=== Data listing ===

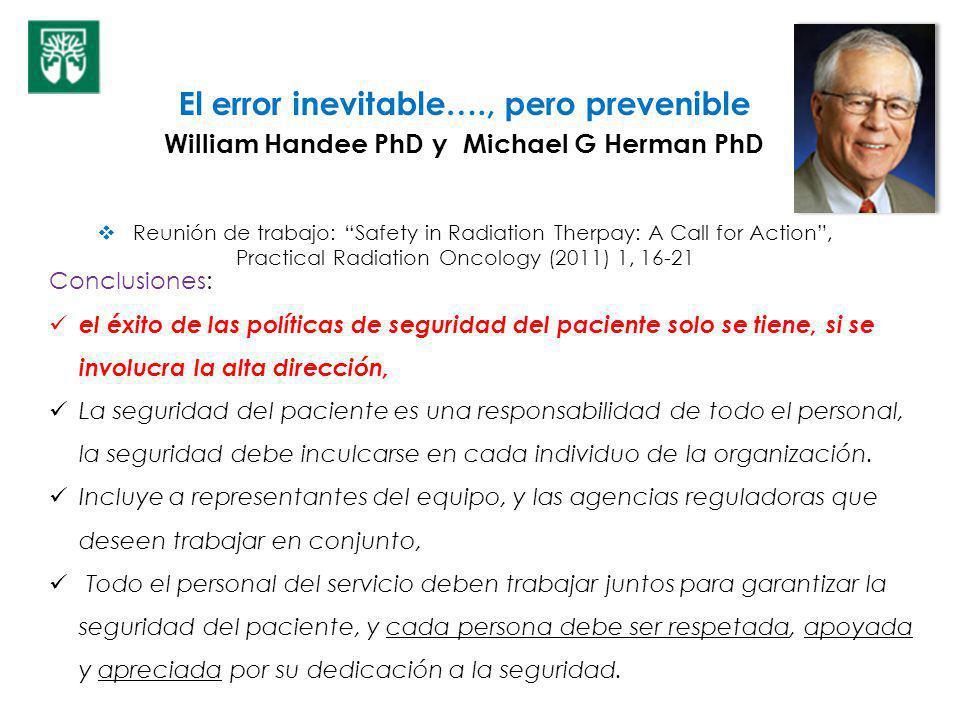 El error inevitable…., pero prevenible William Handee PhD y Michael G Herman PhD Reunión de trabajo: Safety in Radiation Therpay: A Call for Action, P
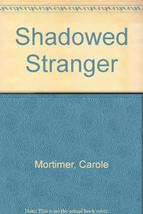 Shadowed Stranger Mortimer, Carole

===
=== Data listing ===

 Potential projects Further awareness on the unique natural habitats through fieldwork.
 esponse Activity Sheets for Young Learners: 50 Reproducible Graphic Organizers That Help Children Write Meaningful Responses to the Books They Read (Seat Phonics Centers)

===
=== Data listing ===

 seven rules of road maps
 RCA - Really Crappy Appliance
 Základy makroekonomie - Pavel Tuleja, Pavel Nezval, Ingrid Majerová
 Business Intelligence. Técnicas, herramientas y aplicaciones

===

-- Assigned task --
Retype only the stretch of lines above starting at the one with "Základy makroekonomie - Pavel" and stopping at the one with "Business Intelligence. Técnicas, herramientas", exactly as written, with both kept.

-- Written reply --
 Základy makroekonomie - Pavel Tuleja, Pavel Nezval, Ingrid Majerová
 Business Intelligence. Técnicas, herramientas y aplicaciones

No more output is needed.